ASSIGNMENT:
Below are the records; extract from them the line containing "Upto 60% off hard drives |Hard Drives" to the line containing "Photo of Beach", both lines included, exactly and with no pictures.

RECORDS FOR THE EXERCISE:

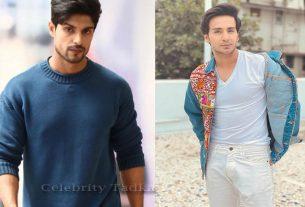 Param Singh and Udaariyaan actor Ankit Gupta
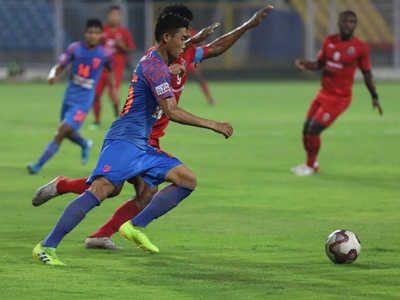 I League Mohan Bagan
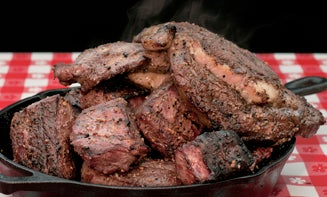 The Ultimate Red Meat: Venison vs Beef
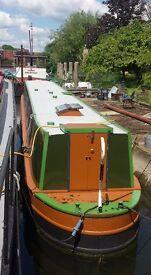 "60"" narrow boat on large mooring in Wraysbury"
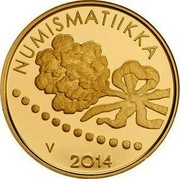 Finland 100 Euro Numismatics 2014 Proof, numbered KM# 223 NUMISMATIIKKA V 2014 coin reverse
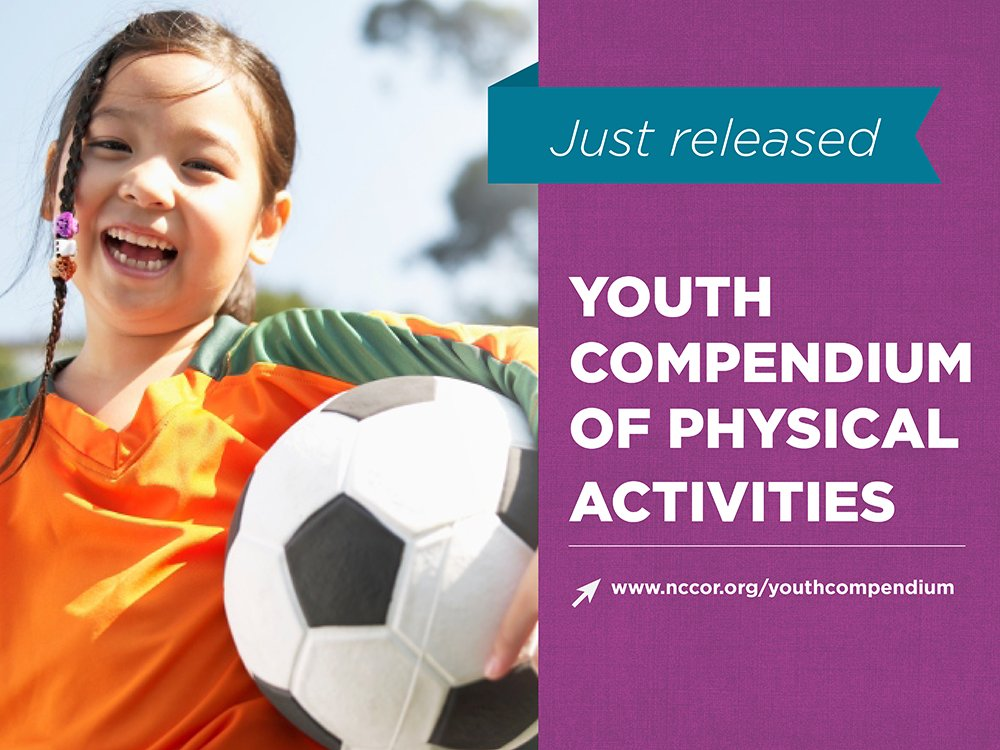 NCCOR launches Youth Compendium of Physical Activities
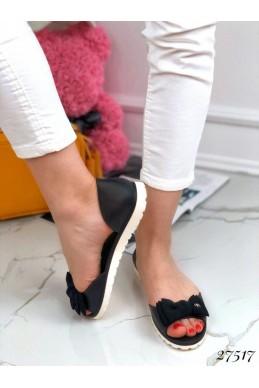 Сандали силикон с открытым носком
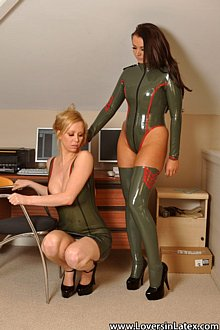 http://loversinlatex.com/promo/fhgs/lil/latex-slave-with-farah-faith-lucy-a/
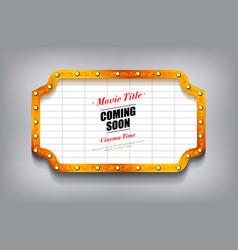 Blank cinema billboard vector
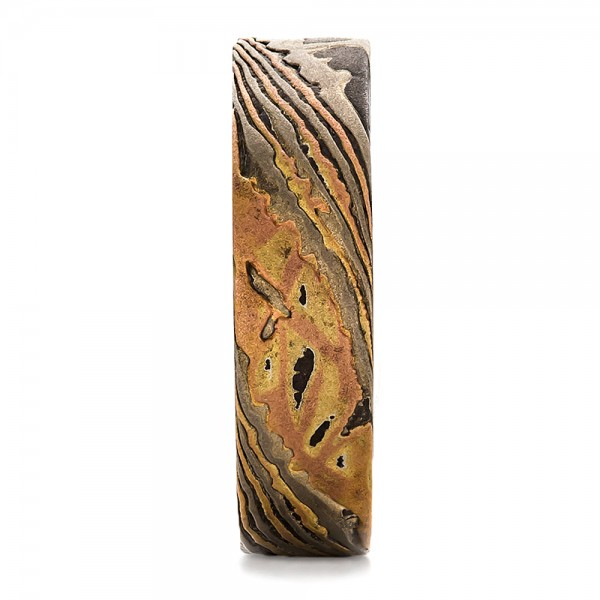 Custom Men's Mokume Wedding Band - Side View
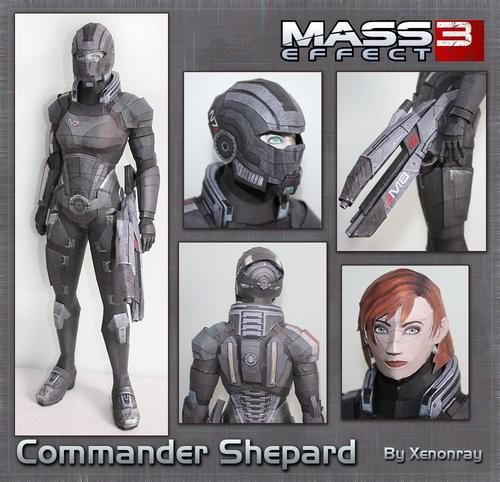 Mass Effect Character Paper Crafts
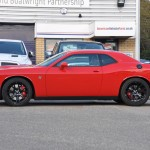 Challenger Hellcat Tor red Side View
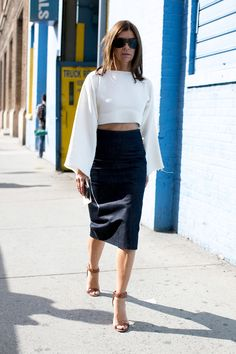 Even Carine Roitfeld bared her midriff. #streetstyle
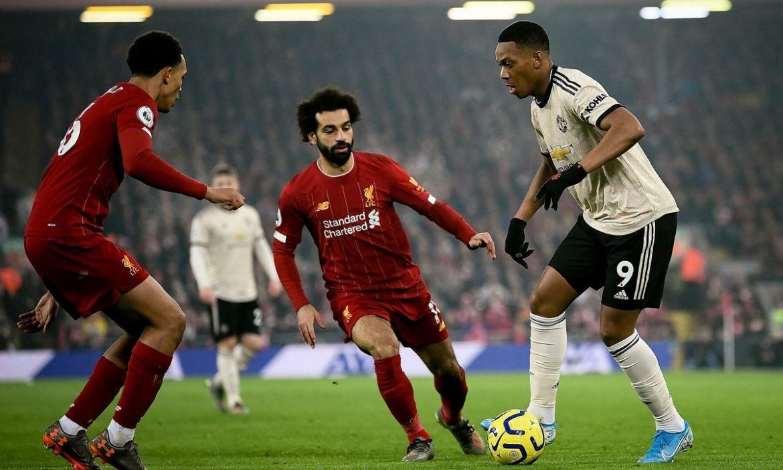 Liverpool Man Utd Great War akhir pekan ini
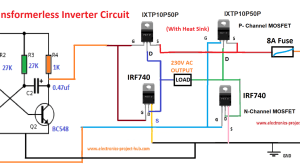 Pure Sine Wave 12v 220v 1000 Watt Power Inverter Circuit Diagram View  Wiring Diagrams Sign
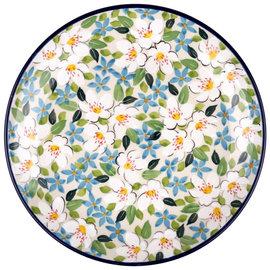 Ceramika Artystyczna Dinner Plate U4902 Signature 3.5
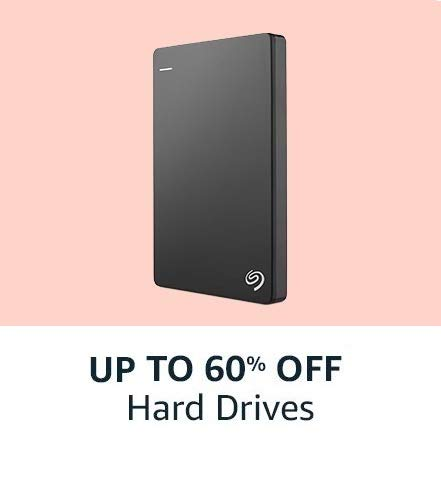 Upto 60% off hard drives |Hard Drives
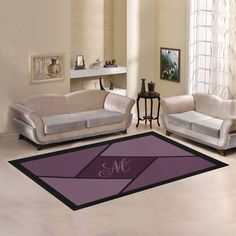 Love Nature Sweet Home Modern Collection Custom Space Galaxy Area Rug Indoor Soft Carpet * Be sure to check out this awesome product-affiliate link. Living Room Carpet, Living Room Bedroom, Bedroom Decor, Carpet Flooring, Rugs On Carpet, Carpet Cover, Home Modern, Modern Carpet, Floor Decor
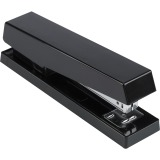 Business Source Full-Strip Desktop Stapler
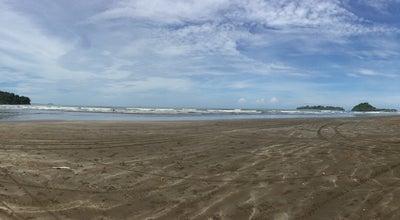 Photo of Beach Pantai Air Manis at Padang Selatan, Padang, Indonesia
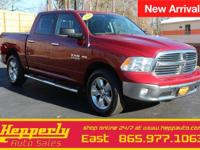 This 2014 Ram 1500 Big Horn in Flame Red Clearcoat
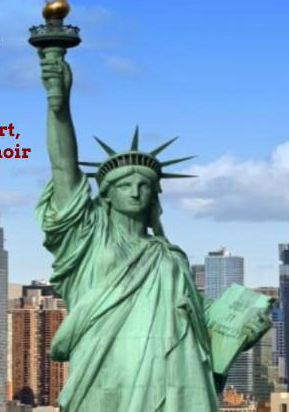 Eighth Graders: Interested in Traveling to NYC in June of 2020? Featured Photo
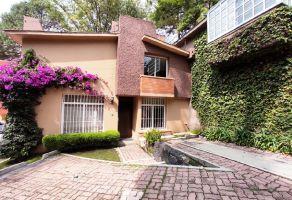 Foto de casa en condominio en venta en Los Cedros, Álvaro Obregón, DF / CDMX, 21066663,  no 01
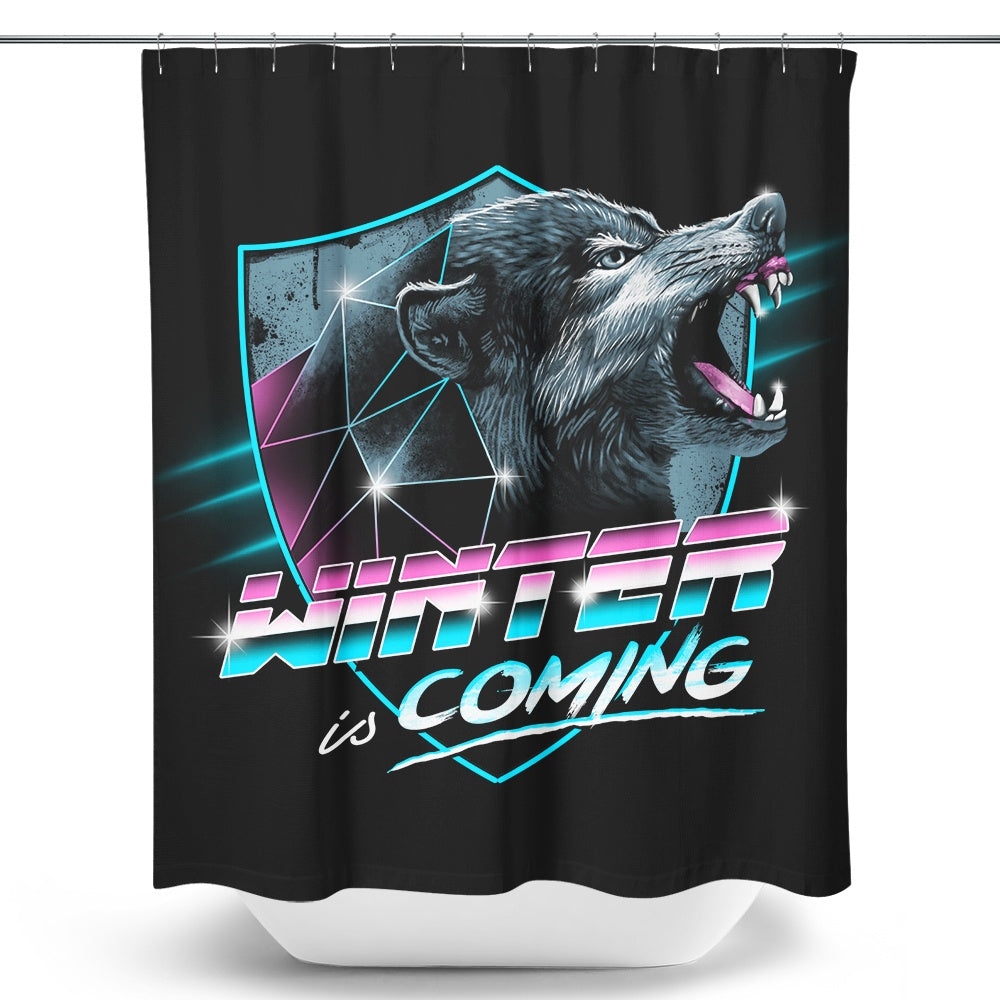 Epic Winter - Shower Curtain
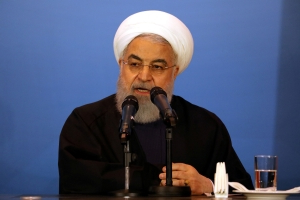 Rouhani says Iran ready to talk to U.S. if sanctions lifted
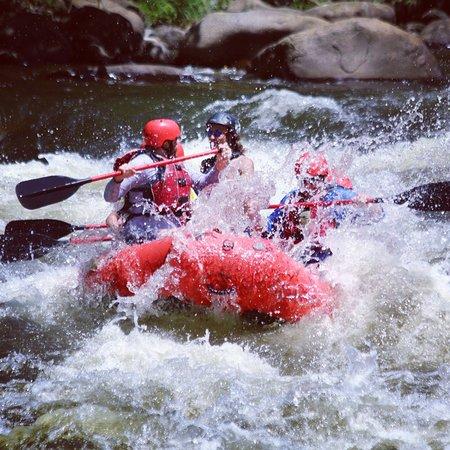 תמונה מUpper Pigeon River Rafting Trip from Hartford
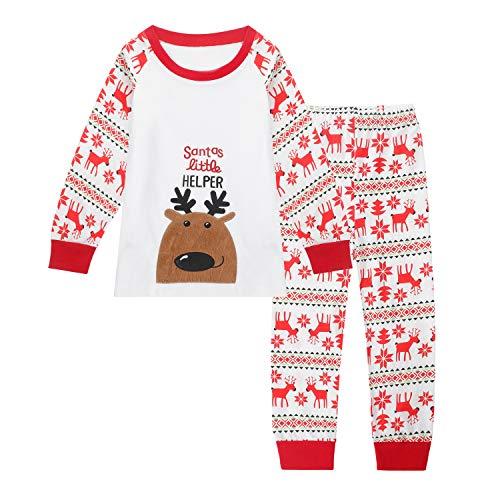 Qtake Fashion - Pijama para niños de 1 a 12 años de Navidad (100% algodón) 1-Navidad 2-3 Años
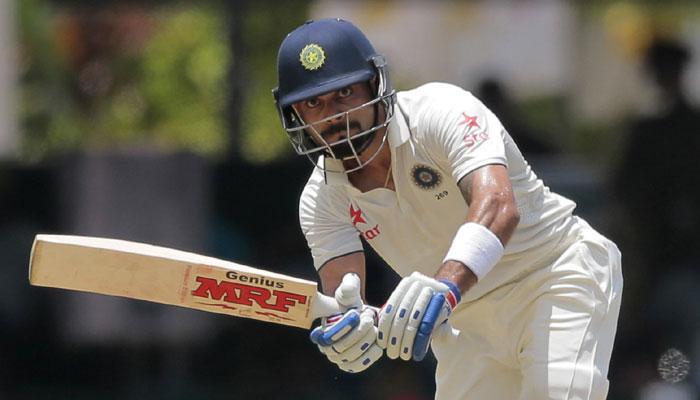 भारताने कसोटी मालिका जिंकली (स्कोअरकार्ड)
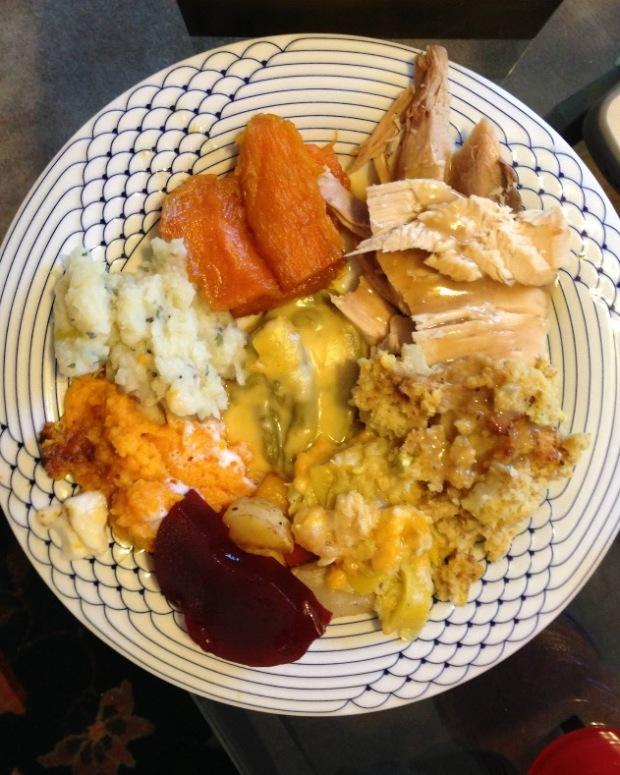 Thanksgiving Potluck Friendsgiving Recipe Plate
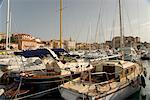 Yachts in the harbour below the citadel in the town of Calvi in the Haute-Balagne region of Corsica, France, Mediterranean, Europe Stock Photo - Premium Rights-Managed, Artist: Robert Harding Images, Code: 841-06445574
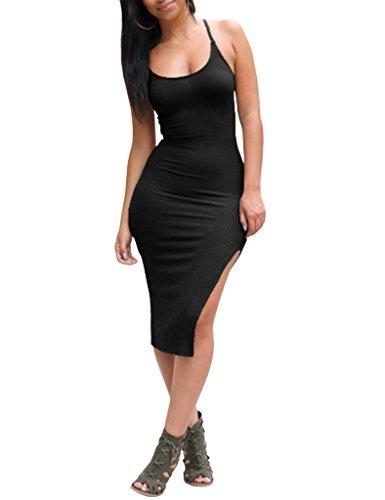 Ninimour Women's Solid Sleeveless Spaghetti Strap Side Slit Bodycon Dress, Black, Small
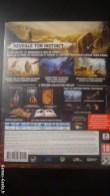P1100255-e1455992319604 Far Cry Primal - Unboxing de l'édition collector - PS4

RESPONSE AREA:
 Upto 60% off hard drives |Hard Drives
 Love Nature Sweet Home Modern Collection Custom Space Galaxy Area Rug Indoor Soft Carpet * Be sure to check out this awesome product-affiliate link. Living Room Carpet, Living Room Bedroom, Bedroom Decor, Carpet Flooring, Rugs On Carpet, Carpet Cover, Home Modern, Modern Carpet, Floor Decor
 Business Source Full-Strip Desktop Stapler
 Photo of Beach Pantai Air Manis at Padang Selatan, Padang, Indonesia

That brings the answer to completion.